The node.js part is so your app can listen to changes in the network and connect/disconnect to endpoints as they come and go.

$ npm install yoda --save

bash

The bash part is so your orchestration script can write changes to the network as you are spawning/killing processes.

$ wget -qO- https://raw.github.com/binocarlos/yoda/master/bootstrap.sh | sudo bash

etcd server

You need an etcd server running in order for yoda to speak to the force.

2 environment variables are used by yoda to speak to the etcd server:

  • YODA_HOST (default 127.0.0.1)
  • YODA_PORT (default 4001)

You can use the Makefile to run an etcd server in a docker container.

First install docker.

Then, to run etcd on the default port:

$ make etcd

running examples

There is an example setup so you can see the rough idea

In the first shell:

$ node examples/app.js

And then in the second shell:

$ ./examples/addserver.sh

You should see servers arriving in the first shell.

methods

var Yoda = require('yoda');

var yoda = new Yoda(etcd_host, etcd_port);

Create a new yoda object connected to the given etcd_host & etcd_port.

var location = yoda.connect('/my/location');

Returns a location object that will update when anything under '/my/location' changes.

events

location.on('add', function(route, data) {})

Called when a new item has been added to the locations path.

The route is the full key to the new item and data is the new value.

location.on('remove', function(route, data) {})
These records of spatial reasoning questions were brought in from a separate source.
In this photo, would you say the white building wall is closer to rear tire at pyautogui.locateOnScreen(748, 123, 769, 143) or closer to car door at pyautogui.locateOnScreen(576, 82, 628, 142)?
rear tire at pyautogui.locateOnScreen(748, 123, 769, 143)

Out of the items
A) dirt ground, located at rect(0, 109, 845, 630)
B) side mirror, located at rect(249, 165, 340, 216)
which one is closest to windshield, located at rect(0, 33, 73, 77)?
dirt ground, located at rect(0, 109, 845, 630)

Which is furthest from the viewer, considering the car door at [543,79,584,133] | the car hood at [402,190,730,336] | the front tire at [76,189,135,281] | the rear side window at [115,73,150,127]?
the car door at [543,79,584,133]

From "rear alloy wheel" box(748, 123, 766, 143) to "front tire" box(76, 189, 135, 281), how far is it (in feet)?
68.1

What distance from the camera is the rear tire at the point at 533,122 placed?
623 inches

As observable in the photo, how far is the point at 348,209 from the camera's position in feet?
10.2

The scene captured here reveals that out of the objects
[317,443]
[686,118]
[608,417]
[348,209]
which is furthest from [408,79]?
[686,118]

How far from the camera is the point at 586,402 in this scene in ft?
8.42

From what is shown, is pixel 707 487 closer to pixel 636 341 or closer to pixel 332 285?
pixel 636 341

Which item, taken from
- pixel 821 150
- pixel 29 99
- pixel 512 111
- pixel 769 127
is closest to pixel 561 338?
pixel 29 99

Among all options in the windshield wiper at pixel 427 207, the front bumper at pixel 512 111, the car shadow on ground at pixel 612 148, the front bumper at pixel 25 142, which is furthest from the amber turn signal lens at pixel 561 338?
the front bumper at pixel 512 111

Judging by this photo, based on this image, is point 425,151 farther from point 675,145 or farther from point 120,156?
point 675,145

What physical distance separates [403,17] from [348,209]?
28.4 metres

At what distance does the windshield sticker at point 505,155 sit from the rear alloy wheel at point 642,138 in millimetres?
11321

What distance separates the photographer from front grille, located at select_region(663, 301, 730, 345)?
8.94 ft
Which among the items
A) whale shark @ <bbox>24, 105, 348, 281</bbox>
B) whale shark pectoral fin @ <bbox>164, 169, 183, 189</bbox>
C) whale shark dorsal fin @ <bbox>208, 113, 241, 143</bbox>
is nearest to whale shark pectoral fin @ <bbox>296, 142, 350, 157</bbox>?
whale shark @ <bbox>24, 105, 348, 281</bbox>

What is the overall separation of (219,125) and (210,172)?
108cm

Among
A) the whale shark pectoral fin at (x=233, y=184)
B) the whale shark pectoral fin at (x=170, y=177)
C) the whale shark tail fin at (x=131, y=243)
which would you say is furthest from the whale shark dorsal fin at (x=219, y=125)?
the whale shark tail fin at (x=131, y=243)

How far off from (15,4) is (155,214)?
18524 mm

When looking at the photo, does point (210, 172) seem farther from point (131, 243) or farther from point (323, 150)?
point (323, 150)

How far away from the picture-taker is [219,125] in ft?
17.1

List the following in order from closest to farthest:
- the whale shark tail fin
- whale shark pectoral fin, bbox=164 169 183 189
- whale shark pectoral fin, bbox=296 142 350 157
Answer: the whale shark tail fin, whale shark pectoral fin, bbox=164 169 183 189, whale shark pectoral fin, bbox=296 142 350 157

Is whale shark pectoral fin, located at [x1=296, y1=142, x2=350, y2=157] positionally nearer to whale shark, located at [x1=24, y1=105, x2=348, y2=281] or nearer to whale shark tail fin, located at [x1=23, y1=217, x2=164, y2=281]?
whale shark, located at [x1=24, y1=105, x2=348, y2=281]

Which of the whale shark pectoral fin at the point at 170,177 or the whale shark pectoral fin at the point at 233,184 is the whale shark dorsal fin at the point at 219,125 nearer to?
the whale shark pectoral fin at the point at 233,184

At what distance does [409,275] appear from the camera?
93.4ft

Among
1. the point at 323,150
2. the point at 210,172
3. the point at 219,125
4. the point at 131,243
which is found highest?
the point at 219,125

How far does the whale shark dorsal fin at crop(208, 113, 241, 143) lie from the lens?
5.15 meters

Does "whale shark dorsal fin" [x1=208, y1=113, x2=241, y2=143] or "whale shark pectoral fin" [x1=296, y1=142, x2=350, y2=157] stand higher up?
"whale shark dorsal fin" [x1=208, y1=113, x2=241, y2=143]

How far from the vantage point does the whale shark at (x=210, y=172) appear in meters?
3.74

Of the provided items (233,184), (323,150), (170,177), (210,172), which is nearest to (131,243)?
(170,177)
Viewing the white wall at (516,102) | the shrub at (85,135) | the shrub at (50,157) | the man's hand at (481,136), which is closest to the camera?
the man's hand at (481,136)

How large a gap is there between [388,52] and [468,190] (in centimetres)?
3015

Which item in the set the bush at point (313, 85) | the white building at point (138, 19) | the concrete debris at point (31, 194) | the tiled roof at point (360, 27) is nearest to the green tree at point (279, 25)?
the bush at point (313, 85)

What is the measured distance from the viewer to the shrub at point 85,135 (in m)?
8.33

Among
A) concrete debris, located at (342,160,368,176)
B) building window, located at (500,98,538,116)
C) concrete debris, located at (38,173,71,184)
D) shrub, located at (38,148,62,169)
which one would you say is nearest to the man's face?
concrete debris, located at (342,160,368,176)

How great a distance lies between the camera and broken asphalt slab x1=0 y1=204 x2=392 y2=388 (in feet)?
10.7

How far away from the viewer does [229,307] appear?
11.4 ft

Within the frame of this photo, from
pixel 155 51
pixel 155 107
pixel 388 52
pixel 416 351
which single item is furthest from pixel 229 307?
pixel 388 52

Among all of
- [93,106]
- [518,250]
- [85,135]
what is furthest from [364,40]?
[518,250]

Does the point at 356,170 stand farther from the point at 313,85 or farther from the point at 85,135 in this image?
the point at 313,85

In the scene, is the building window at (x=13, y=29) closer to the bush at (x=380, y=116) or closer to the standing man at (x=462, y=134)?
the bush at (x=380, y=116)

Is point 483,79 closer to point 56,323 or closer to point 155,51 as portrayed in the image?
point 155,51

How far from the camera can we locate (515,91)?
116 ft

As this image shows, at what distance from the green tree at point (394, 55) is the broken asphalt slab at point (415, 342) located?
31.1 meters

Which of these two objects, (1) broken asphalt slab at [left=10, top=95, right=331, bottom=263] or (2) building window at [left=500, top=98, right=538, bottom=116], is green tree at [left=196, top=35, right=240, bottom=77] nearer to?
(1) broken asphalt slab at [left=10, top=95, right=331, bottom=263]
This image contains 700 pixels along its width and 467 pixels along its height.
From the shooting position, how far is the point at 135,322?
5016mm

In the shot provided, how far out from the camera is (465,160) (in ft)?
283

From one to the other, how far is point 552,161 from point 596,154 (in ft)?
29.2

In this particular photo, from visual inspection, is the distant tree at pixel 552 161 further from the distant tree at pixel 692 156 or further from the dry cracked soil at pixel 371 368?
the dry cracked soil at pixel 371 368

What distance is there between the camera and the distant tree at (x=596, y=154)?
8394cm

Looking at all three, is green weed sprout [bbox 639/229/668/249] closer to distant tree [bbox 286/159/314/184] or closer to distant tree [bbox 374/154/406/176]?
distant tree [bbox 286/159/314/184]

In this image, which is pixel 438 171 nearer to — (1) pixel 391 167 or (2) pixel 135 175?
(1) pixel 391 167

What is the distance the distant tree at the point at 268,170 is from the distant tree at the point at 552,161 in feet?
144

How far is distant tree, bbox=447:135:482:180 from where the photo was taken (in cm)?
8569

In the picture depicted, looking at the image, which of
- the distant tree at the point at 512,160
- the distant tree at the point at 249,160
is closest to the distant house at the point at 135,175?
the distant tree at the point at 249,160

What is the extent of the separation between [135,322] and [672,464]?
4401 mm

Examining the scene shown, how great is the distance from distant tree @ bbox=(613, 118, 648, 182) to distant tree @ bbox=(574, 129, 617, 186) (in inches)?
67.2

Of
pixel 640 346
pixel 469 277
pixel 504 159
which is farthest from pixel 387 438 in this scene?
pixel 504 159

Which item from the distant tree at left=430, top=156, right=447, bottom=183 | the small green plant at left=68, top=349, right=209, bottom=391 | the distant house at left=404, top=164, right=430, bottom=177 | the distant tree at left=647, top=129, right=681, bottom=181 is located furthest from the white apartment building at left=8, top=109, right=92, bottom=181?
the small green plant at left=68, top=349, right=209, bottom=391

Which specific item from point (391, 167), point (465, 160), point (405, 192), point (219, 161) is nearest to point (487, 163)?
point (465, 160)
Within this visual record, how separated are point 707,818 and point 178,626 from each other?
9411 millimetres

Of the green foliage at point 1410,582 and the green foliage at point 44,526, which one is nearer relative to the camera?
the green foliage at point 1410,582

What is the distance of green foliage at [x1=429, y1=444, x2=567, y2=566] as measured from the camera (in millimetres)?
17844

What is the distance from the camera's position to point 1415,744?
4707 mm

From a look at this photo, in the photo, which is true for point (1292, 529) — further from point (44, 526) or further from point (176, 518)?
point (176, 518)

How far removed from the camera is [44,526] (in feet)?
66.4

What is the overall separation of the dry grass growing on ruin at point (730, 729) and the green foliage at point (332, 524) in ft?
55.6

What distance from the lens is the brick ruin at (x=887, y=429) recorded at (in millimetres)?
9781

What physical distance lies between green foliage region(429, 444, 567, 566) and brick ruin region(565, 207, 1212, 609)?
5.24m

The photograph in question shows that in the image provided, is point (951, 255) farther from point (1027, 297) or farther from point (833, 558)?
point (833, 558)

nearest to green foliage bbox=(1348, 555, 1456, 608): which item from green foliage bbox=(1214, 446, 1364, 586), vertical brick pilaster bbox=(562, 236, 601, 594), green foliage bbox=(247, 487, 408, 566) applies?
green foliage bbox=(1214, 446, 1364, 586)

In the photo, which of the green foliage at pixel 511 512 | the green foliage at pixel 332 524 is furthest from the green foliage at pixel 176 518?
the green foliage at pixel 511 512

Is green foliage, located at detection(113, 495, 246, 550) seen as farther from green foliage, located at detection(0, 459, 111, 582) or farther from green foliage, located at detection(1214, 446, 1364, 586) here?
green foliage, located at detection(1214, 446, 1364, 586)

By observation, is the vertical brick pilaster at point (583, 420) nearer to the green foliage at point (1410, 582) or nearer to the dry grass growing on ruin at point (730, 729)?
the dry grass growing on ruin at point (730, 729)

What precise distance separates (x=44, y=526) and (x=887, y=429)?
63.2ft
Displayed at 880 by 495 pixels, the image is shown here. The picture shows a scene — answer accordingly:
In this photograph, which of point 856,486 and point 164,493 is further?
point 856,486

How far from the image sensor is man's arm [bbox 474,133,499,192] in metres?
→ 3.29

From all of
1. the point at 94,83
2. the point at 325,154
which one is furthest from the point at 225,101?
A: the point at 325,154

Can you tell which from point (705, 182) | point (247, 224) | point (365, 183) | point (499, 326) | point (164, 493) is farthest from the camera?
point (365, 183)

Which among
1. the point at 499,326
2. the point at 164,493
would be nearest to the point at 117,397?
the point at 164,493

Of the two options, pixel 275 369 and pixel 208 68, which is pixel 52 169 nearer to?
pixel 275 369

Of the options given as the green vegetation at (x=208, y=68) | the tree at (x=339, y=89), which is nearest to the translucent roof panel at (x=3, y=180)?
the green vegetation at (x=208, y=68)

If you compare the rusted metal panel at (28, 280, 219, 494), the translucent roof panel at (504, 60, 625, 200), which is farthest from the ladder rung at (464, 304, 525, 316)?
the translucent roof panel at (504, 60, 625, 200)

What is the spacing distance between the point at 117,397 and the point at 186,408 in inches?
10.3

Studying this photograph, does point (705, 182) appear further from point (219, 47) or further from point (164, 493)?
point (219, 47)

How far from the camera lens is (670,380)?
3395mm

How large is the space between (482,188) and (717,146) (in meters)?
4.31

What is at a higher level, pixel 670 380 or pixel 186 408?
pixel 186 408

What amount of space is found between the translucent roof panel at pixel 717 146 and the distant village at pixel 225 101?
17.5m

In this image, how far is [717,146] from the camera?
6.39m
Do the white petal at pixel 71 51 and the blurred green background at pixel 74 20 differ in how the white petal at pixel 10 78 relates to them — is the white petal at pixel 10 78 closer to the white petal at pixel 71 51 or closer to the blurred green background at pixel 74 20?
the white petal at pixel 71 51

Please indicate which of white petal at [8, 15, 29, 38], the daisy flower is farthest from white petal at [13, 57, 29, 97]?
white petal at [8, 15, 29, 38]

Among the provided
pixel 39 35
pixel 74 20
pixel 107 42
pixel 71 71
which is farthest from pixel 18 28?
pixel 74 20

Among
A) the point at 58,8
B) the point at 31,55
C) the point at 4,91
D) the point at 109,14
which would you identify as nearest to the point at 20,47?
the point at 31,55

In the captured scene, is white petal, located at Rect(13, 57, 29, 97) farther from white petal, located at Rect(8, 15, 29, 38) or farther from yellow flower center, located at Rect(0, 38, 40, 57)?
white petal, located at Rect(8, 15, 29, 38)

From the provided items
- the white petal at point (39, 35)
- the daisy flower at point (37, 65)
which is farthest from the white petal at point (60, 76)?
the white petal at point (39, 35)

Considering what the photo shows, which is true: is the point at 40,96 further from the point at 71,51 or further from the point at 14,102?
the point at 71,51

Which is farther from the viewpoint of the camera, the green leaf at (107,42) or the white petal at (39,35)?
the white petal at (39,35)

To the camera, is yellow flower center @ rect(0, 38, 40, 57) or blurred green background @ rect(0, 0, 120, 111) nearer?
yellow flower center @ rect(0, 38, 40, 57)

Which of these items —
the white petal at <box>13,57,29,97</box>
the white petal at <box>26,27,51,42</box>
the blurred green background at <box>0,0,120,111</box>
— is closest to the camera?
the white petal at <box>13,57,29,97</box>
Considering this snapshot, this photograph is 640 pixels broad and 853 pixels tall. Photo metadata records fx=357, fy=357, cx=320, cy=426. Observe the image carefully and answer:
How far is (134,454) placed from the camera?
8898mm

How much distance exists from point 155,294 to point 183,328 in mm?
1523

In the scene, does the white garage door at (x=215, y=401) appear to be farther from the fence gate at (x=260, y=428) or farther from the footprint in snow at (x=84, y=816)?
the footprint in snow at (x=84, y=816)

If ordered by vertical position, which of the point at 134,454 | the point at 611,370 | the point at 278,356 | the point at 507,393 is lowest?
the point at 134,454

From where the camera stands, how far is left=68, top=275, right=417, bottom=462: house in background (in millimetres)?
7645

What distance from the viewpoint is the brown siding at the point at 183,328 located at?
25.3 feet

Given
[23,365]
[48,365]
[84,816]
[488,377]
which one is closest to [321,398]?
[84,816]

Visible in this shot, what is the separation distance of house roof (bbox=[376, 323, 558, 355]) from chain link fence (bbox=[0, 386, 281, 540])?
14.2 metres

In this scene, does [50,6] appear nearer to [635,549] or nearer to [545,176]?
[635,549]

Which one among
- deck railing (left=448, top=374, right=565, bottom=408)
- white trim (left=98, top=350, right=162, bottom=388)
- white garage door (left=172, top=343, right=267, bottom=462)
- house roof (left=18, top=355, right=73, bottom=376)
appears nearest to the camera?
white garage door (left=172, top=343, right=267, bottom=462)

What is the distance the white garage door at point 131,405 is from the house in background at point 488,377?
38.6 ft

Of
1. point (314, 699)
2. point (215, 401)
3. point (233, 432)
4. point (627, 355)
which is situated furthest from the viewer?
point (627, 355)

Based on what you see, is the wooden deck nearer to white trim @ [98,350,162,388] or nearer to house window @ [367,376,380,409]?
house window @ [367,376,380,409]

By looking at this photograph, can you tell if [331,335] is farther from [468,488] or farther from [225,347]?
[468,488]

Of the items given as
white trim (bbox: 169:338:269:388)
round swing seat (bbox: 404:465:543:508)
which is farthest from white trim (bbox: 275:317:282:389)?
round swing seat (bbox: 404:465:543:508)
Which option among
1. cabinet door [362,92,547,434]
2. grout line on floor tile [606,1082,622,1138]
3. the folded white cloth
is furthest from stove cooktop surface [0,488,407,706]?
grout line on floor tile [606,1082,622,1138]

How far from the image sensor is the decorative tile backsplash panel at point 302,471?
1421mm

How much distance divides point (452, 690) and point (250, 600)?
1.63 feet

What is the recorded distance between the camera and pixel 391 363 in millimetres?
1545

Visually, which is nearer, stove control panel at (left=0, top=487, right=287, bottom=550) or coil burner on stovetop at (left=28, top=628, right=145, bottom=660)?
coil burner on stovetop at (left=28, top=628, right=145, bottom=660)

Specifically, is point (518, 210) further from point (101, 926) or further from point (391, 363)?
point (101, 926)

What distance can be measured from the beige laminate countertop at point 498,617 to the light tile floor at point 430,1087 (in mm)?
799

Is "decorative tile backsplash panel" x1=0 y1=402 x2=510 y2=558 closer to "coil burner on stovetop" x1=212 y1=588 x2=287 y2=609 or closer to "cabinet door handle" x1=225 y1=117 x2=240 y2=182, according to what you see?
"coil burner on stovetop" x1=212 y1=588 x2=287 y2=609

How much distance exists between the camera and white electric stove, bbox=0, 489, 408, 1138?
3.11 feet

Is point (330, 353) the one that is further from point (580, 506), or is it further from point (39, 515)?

Called when an item has been deleted from the locations path.

location.on('change', function(route, data) {})

Called when an item has been added or removed from the locations path.

bash methods

yoda set $PATH $DATA

Set the value of $PATH to $DATA.

yoda get $PATH

Get the JSON packet of $PATH.

yoda value $PATH

Get the value of $PATH.

yoda keys $PATH

Print all keys beneath $PATH one per line

yoda del $PATH

Remove $PATH.

yoda rmdir $PATH

Remove $PATH and everything beneath.